Top Listings by Metro Area: May 2023

Suburban assets have experienced the highest rent increase, rising by 3.8% year-over-year to $30.93 per square foot. Meanwhile, CBD offices saw a year-over-year uptick of 2.5% to $51.16 per square foot, whereas urban office space decreased by 2.8% year-over-year to $44.09 per square foot.

The national office vacancy rate in May was 17%, up 30 basis points over the previous month and 160 basis points over the prior year. U.S. office vacancy rates have climbed more rapidly in tech markets in recent months, with some of the highest rates recorded in Austin (20.67%), Denver (20.24%), San Francisco (20.05%) and Seattle (19.53%).

Supply: New Markets Look to Add Life Science Developments

Nationally, 116.2 million square feet of new office inventory were under construction at the end of May, representing 1.8% of existing stock.

While many office projects have been canceled or placed on indefinite hold, life science properties have remained attractive to investors, according to our U.S. office market report. Even as investment in the industry has cooled in the last year, demand for new lab space has stayed solid, as the property type is immune to remote work and, for the most part, is purpose-built.

More than 120 buildings with at least some life science components are being built nationwide. Much of the new lab space currently under construction is in the top life science markets in the country such as Boston, San Francisco, the Bay Area and San Diego.

However, other markets are building properties to attract life science workers and companies. In New Jersey, HELIX Health + Life Science Exchange, a planned 4-acre mixed-use district near Rutgers University, is entering its second phase of a $731 million development. In a partnership with Trammel Crow, Georgia Tech is building the 365,000-square-foot Science Square Labs in Atlanta to fuel the market’s growth.

Transactions: National Average Sale Price Falls 22% from 2022 to 2023

The U.S. office market has seen $11.9 billion in transactions through the end of May. The national average sale price of an office building has fallen from $250 per square foot in 2022 to $195 in 2023, a decrease of 22%.

The recent sale of Union Bank Plaza in Los Angeles highlights the significant drop in sale prices. In 2010, KBS Realty Advisors bought the building for $208 million, but this year, they sold it to Westbridge Capital for only $104 million. At the same time, a 13-story San Francisco office tower acquired by Wells Fargo for $108 million in 2005 is expected to trade for about $42.6 million.

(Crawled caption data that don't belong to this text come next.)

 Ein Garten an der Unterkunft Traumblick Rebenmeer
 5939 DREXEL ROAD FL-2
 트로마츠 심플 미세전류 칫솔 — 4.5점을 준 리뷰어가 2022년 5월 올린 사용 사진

Northeastern Markets: Life Sciences Continues to Drive Development in Boston

Manhattan remained the most expensive market for office rents in May, closing the month at $73.57 per square foot, well above the next two highest rates — San Francisco’s $65.98 per square foot and the Bay Area’s $54.02 per square foot. In contrast, among leading office markets in the North, Philadelphia recorded the lowest asking rents, with its average stabilizing at $31.11 per square foot.

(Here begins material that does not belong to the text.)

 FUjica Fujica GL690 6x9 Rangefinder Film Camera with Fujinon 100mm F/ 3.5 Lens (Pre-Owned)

The office vacancy rate in the region hovered around the national average of 17.05%, with Brooklyn coming in at 17.07%, Manhattan at 17% and New Jersey at 16.95%. At the same time, Manhattan’s average vacancy rate grew at the fastest pace in the region, rising 2.92% year-over-year.

Thanks to the booming life sciences sector, Boston‘s development pipeline remained generous. The metro had 15.2 million square feet of office space under construction, equal to 6.3% of its existing inventory — leading the region on a percentage-of-stock basis and in terms of square footage. On the other end stood New Jersey, with 0.8% of its total inventory underway, representing 1.6 million square feet of office space.

Manhattan also claimed the largest sales volume nationwide, accounting for $1.13 billion of the $11.9 billion national total. New Jersey boasted the second-largest volume, totaling $827 million in office sales, while Boston amassed $756 million throughout the first five months of the year.

Looking at sale prices, Manhattan also led the nation, with properties trading at $698 per square foot. Boston came in second in the region and third nationwide, with an average sale price of $475 per square foot. Meanwhile, in Philadelphia and New Jersey, properties sold at an average of $161 per square foot and $144 per square foot, respectively, below the $195 per square foot national average.